═════ AVAILABLE DATA ═════

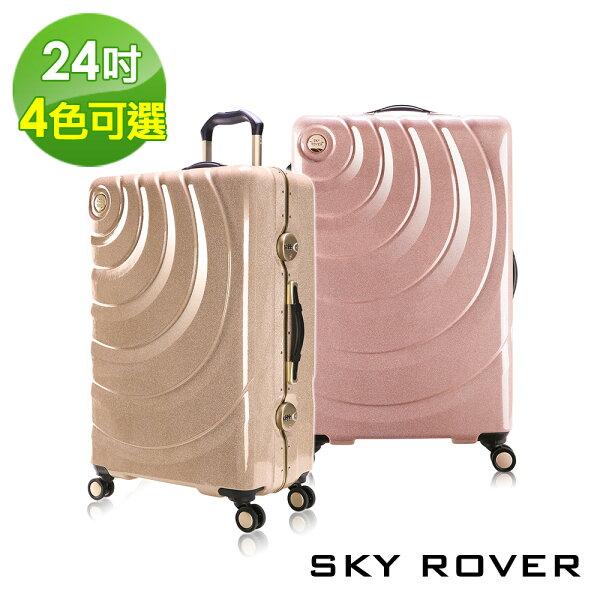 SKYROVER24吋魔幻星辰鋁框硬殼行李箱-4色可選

═════
═════ AVAILABLE DATA ═════

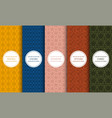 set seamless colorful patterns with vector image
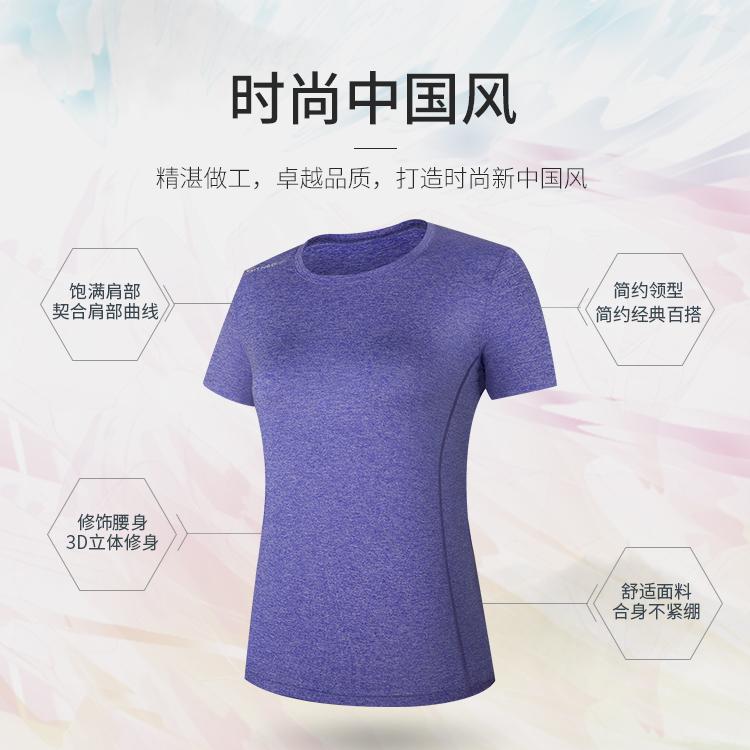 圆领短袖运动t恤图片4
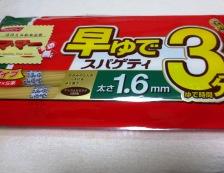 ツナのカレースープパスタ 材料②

═════
═════ AVAILABLE DATA ═════

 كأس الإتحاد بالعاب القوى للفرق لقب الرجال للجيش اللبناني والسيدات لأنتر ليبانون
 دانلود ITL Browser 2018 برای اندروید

═════

*ASSIGNMENT*:
For the listing above, print only the lines starting at the line containing "كأس الإتحاد بالعاب" and ending at the line containing "دانلود ITL Browser 2018 برای اندروید", exactly, both included.

*SOLUTION*:
 كأس الإتحاد بالعاب القوى للفرق لقب الرجال للجيش اللبناني والسيدات لأنتر ليبانون
 دانلود ITL Browser 2018 برای اندروید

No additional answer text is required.